> [What this task involves]: Go through the records below and change every "Blue" to "Red", leaving the rest of each line as it is.

> [Input]:

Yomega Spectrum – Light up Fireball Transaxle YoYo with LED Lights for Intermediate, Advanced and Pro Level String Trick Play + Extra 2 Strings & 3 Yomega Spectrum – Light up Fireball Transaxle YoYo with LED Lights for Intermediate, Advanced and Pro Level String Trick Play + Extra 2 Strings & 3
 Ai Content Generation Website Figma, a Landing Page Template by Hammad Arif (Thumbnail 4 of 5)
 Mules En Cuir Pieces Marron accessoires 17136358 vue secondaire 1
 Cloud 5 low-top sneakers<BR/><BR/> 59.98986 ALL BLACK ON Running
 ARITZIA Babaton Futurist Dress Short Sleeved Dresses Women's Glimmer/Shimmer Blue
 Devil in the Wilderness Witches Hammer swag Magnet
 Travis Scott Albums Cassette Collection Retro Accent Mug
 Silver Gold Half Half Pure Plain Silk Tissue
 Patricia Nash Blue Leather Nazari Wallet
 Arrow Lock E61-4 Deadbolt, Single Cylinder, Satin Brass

> [Answer to this task]:
Yomega Spectrum – Light up Fireball Transaxle YoYo with LED Lights for Intermediate, Advanced and Pro Level String Trick Play + Extra 2 Strings & 3 Yomega Spectrum – Light up Fireball Transaxle YoYo with LED Lights for Intermediate, Advanced and Pro Level String Trick Play + Extra 2 Strings & 3
 Ai Content Generation Website Figma, a Landing Page Template by Hammad Arif (Thumbnail 4 of 5)
 Mules En Cuir Pieces Marron accessoires 17136358 vue secondaire 1
 Cloud 5 low-top sneakers<BR/><BR/> 59.98986 ALL BLACK ON Running
 ARITZIA Babaton Futurist Dress Short Sleeved Dresses Women's Glimmer/Shimmer Red
 Devil in the Wilderness Witches Hammer swag Magnet
 Travis Scott Albums Cassette Collection Retro Accent Mug
 Silver Gold Half Half Pure Plain Silk Tissue
 Patricia Nash Red Leather Nazari Wallet
 Arrow Lock E61-4 Deadbolt, Single Cylinder, Satin Brass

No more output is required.